| WHAT YOU ARE ASKED TO DO |
Extract and repeat unchanged the lines in the records that begin with the line containing "What gap in" and continue through the end of the records.
##### ENTRIES PROVIDED
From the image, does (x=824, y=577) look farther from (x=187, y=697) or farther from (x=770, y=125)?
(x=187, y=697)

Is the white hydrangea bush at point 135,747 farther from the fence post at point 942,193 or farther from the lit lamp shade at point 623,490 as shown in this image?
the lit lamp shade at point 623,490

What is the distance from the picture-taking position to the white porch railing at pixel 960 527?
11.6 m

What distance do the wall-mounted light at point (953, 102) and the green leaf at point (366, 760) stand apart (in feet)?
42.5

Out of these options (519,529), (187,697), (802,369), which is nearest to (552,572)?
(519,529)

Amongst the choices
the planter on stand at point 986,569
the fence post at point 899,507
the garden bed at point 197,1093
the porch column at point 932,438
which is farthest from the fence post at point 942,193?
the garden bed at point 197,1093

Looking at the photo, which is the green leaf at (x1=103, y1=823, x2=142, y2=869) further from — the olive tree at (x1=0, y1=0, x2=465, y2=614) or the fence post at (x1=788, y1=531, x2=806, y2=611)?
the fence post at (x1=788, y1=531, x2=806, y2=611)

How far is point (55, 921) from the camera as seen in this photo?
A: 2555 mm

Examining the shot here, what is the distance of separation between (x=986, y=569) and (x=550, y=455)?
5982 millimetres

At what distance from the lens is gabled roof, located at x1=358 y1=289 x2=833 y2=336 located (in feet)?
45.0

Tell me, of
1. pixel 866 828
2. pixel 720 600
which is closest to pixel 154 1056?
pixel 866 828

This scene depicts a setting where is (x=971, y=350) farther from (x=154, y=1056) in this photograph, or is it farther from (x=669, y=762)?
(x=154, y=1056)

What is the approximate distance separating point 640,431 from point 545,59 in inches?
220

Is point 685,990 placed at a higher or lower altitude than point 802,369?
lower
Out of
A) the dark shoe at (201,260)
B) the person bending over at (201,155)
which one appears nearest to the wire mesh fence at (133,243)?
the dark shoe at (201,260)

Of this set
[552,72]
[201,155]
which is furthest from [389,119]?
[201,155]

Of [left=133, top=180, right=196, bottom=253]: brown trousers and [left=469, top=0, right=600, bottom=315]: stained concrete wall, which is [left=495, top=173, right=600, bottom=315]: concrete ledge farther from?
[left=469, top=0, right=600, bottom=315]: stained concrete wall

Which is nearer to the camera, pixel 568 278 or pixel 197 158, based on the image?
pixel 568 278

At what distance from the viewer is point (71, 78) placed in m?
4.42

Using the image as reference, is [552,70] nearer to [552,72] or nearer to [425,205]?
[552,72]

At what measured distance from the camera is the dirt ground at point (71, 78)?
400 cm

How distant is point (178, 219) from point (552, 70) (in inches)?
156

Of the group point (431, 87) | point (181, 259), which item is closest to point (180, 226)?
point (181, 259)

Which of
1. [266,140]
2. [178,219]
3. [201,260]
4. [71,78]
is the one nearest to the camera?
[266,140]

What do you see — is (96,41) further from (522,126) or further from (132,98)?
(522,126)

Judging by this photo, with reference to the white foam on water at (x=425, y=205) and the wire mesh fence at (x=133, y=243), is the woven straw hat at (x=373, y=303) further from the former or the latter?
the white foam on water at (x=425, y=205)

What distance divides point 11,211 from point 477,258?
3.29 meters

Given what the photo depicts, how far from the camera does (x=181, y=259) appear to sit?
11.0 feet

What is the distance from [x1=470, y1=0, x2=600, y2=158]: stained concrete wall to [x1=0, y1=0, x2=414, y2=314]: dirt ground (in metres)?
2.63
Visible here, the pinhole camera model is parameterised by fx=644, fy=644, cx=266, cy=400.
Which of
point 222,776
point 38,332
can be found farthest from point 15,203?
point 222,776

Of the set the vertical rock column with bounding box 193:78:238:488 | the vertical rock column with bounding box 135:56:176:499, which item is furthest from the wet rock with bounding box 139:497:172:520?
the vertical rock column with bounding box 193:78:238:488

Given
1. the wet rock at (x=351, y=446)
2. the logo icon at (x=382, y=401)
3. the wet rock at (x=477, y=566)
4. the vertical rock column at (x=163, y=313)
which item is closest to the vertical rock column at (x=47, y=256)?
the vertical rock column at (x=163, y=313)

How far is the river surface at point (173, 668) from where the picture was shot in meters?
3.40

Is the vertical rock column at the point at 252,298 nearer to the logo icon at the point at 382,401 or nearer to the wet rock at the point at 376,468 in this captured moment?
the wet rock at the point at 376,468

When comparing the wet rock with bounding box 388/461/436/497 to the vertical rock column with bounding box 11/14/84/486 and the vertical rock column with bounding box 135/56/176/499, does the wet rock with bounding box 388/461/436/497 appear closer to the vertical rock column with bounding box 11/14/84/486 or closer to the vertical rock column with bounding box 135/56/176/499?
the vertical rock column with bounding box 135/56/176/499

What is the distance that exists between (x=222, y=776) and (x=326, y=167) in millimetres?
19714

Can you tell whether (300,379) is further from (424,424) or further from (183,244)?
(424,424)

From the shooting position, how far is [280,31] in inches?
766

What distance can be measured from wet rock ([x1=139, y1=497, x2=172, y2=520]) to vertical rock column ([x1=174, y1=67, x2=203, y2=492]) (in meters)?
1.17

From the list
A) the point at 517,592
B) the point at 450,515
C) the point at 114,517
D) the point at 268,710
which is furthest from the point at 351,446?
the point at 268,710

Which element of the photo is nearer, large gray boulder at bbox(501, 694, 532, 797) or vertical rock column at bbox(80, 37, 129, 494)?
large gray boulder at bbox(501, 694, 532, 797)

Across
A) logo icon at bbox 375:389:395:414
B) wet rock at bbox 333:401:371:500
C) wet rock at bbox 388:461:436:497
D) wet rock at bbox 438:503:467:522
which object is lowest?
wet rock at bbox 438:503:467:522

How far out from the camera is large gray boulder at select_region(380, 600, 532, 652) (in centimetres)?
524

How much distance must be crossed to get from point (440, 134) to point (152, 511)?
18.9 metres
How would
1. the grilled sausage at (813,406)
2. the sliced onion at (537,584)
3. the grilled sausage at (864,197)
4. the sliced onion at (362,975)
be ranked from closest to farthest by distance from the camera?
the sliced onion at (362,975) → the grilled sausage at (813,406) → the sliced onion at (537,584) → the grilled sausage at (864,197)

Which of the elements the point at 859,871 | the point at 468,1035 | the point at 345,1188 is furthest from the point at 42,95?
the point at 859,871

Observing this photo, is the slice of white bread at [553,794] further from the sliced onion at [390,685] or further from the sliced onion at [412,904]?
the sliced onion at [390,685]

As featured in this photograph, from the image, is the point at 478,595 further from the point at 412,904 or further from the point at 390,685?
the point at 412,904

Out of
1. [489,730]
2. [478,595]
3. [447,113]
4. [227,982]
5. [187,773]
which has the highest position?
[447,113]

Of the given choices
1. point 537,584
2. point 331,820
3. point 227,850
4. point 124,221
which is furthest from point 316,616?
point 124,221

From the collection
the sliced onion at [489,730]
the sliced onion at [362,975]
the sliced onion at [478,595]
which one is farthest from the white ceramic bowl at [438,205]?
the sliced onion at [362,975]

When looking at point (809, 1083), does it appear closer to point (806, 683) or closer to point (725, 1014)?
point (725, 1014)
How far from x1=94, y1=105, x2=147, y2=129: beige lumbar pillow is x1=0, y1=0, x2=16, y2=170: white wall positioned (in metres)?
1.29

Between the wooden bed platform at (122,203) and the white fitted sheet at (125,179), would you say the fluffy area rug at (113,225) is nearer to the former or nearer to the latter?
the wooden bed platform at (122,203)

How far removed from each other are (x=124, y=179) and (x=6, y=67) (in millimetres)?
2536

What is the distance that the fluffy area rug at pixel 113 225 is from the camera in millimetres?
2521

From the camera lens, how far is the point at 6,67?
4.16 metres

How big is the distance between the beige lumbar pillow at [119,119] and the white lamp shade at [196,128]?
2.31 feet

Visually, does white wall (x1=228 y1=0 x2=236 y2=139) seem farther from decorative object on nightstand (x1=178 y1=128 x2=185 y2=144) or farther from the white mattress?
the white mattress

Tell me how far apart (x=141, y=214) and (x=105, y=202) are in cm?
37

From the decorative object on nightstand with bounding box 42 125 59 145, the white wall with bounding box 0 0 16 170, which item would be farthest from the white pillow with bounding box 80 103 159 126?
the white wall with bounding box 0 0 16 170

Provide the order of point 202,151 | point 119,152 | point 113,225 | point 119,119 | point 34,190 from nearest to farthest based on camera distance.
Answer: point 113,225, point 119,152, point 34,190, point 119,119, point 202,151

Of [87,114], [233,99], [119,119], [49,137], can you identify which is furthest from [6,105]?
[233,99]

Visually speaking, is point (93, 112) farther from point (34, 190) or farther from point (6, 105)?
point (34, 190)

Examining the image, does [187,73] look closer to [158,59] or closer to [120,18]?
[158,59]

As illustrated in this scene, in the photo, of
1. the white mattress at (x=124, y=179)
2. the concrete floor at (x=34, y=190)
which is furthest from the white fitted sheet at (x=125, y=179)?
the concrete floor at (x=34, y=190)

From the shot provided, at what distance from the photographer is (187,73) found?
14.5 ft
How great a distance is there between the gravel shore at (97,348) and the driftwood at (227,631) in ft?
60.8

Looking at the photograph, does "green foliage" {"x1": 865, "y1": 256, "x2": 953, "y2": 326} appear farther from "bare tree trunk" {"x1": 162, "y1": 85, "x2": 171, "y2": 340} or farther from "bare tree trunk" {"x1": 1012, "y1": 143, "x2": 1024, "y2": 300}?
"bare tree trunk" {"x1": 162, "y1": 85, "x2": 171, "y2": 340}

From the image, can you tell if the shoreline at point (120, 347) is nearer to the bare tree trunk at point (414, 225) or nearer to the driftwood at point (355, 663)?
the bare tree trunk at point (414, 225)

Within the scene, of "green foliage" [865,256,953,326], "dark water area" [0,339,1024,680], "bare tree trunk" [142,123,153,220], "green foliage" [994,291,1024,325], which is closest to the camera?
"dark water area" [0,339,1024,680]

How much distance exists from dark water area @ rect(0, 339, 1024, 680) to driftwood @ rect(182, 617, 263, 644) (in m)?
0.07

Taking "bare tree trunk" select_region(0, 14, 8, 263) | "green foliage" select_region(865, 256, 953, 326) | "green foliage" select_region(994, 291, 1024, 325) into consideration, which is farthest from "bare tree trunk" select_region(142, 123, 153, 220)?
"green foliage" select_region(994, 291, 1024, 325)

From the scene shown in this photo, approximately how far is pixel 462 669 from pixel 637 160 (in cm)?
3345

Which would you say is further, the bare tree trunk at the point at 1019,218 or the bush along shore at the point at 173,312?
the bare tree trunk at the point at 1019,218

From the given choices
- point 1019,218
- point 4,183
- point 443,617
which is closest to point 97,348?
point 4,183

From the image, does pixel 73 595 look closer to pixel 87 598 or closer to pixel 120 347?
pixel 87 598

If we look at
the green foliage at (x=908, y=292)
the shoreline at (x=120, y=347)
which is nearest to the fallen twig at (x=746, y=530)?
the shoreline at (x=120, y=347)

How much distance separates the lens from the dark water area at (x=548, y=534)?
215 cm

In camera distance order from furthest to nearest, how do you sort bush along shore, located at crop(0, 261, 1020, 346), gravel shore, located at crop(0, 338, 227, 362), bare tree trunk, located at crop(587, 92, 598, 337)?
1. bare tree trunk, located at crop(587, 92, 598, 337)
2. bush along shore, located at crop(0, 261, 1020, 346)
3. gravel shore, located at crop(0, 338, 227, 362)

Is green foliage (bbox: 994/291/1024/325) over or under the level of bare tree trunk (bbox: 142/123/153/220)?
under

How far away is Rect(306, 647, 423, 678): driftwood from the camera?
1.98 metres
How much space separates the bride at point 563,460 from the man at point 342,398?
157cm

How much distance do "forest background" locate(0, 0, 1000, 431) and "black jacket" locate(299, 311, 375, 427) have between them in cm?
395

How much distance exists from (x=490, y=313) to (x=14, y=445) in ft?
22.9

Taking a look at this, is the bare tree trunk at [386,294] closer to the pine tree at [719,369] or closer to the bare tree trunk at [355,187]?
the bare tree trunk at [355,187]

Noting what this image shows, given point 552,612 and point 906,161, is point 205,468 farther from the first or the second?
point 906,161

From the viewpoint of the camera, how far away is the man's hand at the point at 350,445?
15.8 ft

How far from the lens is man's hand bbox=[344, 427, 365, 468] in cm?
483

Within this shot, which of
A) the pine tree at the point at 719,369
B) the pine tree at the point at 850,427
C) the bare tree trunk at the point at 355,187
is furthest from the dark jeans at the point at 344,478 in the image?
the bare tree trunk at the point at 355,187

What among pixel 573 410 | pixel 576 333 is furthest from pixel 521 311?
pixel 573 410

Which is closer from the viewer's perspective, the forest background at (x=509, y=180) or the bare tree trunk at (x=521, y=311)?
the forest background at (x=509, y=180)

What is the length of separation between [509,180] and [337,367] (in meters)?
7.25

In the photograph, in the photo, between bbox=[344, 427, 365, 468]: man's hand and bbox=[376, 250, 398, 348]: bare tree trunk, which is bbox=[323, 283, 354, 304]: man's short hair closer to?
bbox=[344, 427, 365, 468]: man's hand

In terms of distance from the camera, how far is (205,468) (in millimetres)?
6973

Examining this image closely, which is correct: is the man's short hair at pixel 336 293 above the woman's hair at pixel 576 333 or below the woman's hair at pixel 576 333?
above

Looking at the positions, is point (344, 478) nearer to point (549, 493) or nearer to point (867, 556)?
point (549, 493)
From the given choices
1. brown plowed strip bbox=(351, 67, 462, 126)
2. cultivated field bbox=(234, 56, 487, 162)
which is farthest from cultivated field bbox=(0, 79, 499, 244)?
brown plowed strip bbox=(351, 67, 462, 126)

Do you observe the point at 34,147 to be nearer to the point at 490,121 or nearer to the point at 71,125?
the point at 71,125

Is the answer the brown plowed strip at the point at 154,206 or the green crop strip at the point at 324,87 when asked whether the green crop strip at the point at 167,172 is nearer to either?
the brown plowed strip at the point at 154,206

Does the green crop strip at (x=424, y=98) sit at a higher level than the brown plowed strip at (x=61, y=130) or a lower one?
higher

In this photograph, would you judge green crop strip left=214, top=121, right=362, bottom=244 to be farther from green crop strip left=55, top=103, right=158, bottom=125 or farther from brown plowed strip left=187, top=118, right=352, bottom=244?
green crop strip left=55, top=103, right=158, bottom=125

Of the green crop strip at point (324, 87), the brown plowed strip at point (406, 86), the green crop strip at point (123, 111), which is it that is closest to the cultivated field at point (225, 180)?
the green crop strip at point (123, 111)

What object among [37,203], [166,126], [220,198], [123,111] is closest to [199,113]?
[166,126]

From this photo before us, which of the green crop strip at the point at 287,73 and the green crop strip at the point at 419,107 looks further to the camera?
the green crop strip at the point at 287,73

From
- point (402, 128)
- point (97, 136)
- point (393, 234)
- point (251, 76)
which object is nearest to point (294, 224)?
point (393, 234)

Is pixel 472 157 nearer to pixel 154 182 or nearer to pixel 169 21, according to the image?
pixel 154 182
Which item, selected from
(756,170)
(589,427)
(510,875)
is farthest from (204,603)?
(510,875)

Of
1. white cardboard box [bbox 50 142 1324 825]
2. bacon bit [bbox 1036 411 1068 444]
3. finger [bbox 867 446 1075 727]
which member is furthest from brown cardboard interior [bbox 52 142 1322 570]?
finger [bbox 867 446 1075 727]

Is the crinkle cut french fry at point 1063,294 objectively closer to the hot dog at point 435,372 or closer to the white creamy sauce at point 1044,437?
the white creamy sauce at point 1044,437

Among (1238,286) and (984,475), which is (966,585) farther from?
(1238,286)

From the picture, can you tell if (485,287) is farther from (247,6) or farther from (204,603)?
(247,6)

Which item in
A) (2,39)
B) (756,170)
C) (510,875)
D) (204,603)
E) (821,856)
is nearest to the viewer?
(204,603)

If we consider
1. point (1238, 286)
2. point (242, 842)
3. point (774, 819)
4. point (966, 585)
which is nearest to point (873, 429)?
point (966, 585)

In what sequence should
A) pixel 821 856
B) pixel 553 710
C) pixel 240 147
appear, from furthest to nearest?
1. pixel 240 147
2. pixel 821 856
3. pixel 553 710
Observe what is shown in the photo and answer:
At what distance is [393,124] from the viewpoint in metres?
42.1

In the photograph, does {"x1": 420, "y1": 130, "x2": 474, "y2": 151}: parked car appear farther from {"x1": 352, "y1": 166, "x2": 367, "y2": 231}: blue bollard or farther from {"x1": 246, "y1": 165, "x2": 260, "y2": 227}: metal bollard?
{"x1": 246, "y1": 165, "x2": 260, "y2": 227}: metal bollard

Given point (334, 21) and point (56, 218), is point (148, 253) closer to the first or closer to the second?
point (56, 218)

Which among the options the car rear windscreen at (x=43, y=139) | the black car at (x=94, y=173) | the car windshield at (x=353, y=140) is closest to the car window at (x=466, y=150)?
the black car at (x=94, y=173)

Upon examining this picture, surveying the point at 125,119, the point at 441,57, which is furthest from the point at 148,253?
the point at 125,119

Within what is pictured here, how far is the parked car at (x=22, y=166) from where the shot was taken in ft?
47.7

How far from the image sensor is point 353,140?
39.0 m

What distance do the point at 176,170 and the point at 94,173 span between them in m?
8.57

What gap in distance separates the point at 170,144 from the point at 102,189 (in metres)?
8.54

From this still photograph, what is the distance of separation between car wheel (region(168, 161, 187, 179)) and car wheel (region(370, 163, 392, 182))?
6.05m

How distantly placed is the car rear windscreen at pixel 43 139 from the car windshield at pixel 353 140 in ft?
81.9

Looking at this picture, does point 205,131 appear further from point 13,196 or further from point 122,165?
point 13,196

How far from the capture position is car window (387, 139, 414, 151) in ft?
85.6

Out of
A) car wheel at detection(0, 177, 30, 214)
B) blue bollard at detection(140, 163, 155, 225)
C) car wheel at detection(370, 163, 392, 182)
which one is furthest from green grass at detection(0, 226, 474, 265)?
##########
| TASK ANSWER |
What gap in distance separates the point at 170,144 from the point at 102,189 (in metres)?
8.54

From this still photograph, what is the distance of separation between car wheel (region(168, 161, 187, 179)) and car wheel (region(370, 163, 392, 182))?
6.05m

How distantly placed is the car rear windscreen at pixel 43 139 from the car windshield at pixel 353 140 in ft?
81.9

Looking at this picture, does point 205,131 appear further from point 13,196 or further from point 122,165?
point 13,196

How far from the capture position is car window (387, 139, 414, 151) in ft?
85.6

Out of
A) car wheel at detection(0, 177, 30, 214)
B) blue bollard at detection(140, 163, 155, 225)
C) car wheel at detection(370, 163, 392, 182)
which one is furthest from green grass at detection(0, 226, 474, 265)?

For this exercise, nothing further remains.